Fig. 2. Respiratory signal oscillogram of four routines of 15 seconds. Note: T-Flow, nose thermistor; P-Flow, nose pressure; THO, thorax belt; ABD, abdom belt; EEG, Electroencephalogram; EOG, Electrooculogram; EMG, Electromyogram.

Fig. 3. Schematic representation of this study.

2. General solution and experimental data In this study, all-night polysomnographic (PSG) sleep recordings were obtained from 30 healthy subjects (22 males and 8 females) ranging from 31 to 65 years old (mean = 46.6 ± 12.8 years). These measurements were approved by the ethics committee of the 6th affiliated hospital of Sun Yat-Sen University. The subjects were interviewed about their sleep quality, medical history and all subjects reported no history of neurological or psychological disorders. The all-night PSGs were recorded in the Sleepdisordered Breathing Center of the 6th affiliated hospital of Sun Yat-Sen University (by Alice 5 PSG, Philips, Inc.). There was also no outside interference during data collection, and no medications were utilized to cause sleep. Figure 1 shows the details of data collection in the experimental.
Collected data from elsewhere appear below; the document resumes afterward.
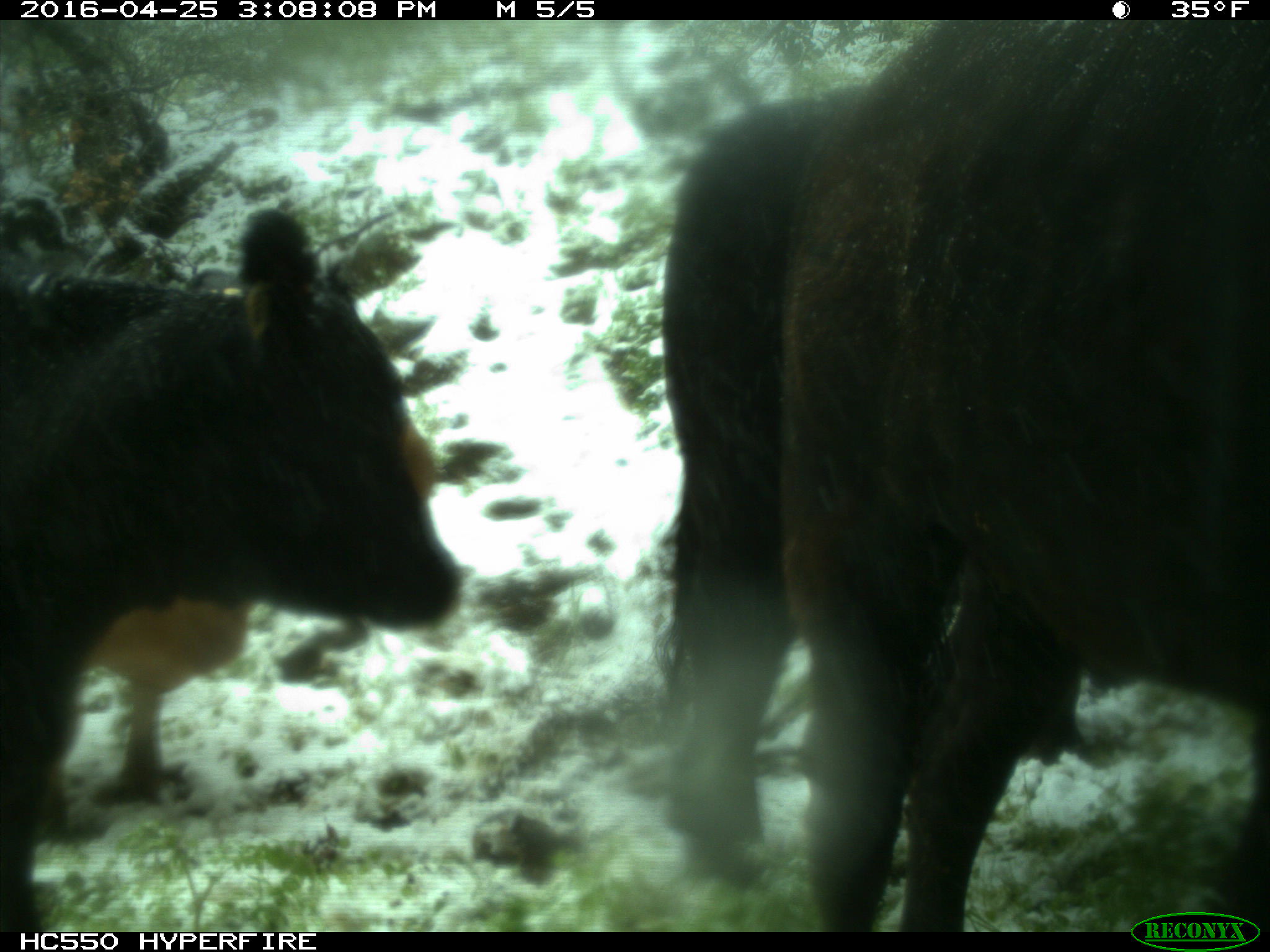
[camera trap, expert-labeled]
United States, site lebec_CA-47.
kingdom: Animalia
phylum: Chordata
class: Mammalia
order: Artiodactyla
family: Bovidae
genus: Bos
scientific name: Bos taurus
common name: domestic cow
PSG is a systematic method which records the biophysiological signals that take place in the sleep process. The standard of visual sleep staging is based on the R&K rules, which is firstly proposed by Rechtschaffen and Kales in 1968 [18]. According to the R&K rules, each epoch (i.e., 30 s of data) is divided into each sleep stage, including wakefulness (wake), non-rapid eye movement (stages 1–4, from light to deep sleep) and rapid eye movement (REM). Stages 1 and 2 are usually called as light sleep stage, and stages 3 and 4 are commonly combined as the slow wave sleep (SWS) stage. Instead of the R&K rules, the scoring rules developed by the AASM have become the clinical standard in recent years [16, 17]. Figure 2 presents the typical PSG respiratory signals and the main sleep interpretation signals (gold standard) respectively.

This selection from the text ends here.